Absolute personalization of power even to the extent that one person alone decides how to dispose of the strategic resources of the nation, whatever the constitution says, has undermined the national institutions and rendered democracy a sham. Here is a nation where president and nation mean the same thing. Perhaps you will be excused if you believe that the resources that had been plundered from the treasury in order to install a few people in power in the Nigerian type democracy would be quite sufficient to bring an end to the cycle of poverty and place the country on the path of sustainable industrialization and prosperity. Most of the factors that make a nation to grow to the level of viability and strength are missing. Instead of increasing and consolidating vital infrastructure, Nigeria allows its shrinking and decay. Instead of producing, it is consuming. Instead of investing sufficiently in agriculture and industry so as to provide food for the nation and jobs and wealth for millions of people, the nation appears lost in an ignoble, undesirable atrophy. As poverty holds Nigeria by the jugular vein there may no longer be an escape from the cancer of turmoil and instability that is plaguing nations worldwide.

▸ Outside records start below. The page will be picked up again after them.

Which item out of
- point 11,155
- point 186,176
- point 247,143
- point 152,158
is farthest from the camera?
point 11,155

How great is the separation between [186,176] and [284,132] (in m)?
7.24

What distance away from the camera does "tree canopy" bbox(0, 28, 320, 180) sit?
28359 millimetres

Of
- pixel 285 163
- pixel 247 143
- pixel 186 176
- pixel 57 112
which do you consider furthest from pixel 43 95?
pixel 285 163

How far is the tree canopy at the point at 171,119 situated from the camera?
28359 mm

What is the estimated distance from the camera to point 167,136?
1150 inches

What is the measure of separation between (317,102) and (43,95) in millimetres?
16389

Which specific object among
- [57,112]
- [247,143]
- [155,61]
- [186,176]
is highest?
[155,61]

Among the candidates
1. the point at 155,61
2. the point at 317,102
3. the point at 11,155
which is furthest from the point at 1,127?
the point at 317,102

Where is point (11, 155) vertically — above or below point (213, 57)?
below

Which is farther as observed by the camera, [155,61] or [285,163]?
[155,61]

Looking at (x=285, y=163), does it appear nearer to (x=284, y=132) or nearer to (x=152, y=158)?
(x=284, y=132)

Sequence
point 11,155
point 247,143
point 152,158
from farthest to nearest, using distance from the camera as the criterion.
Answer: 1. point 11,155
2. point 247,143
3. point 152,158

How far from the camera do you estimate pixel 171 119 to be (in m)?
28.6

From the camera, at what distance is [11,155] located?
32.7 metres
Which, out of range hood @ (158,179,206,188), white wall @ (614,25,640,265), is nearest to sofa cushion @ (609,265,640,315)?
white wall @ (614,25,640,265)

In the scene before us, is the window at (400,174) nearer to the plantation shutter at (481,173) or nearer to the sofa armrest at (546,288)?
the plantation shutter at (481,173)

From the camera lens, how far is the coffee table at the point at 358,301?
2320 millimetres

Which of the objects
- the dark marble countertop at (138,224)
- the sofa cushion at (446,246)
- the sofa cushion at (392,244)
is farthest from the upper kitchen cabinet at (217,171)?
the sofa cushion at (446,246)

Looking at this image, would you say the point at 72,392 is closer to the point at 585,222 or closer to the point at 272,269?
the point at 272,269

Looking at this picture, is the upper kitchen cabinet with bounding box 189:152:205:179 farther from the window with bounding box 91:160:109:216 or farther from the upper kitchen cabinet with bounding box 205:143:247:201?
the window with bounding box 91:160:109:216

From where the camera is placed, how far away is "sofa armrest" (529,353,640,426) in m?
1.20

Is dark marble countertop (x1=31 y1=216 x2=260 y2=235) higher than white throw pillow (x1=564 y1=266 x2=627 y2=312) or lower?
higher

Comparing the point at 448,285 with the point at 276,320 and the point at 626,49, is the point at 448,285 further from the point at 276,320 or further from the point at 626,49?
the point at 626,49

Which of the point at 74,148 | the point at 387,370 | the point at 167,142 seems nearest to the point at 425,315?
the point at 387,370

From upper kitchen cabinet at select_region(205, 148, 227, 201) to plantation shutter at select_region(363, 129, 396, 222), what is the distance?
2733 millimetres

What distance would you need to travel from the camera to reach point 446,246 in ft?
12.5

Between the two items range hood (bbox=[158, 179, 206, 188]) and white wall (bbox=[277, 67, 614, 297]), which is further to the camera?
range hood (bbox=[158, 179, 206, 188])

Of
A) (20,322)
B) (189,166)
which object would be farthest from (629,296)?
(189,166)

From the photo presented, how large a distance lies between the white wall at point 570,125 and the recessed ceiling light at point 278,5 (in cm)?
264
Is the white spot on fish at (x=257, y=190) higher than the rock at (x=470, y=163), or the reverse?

What is it that is responsible for this distinctive, colossal national failure? The Economist   blames it all on psychology. 'In most places, effective European rule lasted a couple of generations or less: just long enough to undermine African societies, institutions and values, but not long enough to replace them with new ways of life or establish new systems of government,'  the paper claims. 'Colonialism, in short, undermined Africa's self-confidence. A full 40 years after independence, it still looks to Europe and America for aid, goods, services and guidance. One example: the East African reported recently that a white foreigner had been appointed to head the Kenya Commercial Bank, since "it became clear that the appointment of an indigenous Kenyan might lead to a run on the bank." Much worse than that has Nigeria done. Indians, Chinese, British, and virtually every one with white, red or yellow skin has been invited at one time or another to take over one strategic national asset or another.
Matters have now gone even worse. Not only is there no confidence in Nigeria, but quite ominously there doesn't appear to be any faith in it either. See how Nigeria has shown a total lack of confidence in itself so much so that, despite its proud and dependable defense force, it is calling on some foreign powers to bail it out in the face of ongoing security challenges within its own territory, within its own jurisdiction, within its own competence, fifty years after independence. The same slave mentality, the same infantile disposition, the same sense of inferiority - even the feeling of not being completely human -  runs through the entire gamut of the management of Nigeria. The idea of perpetually looking up to some superior master somewhere in Europe or America for solutions to problems at home is indeed a cause of Nigeria's backwardness.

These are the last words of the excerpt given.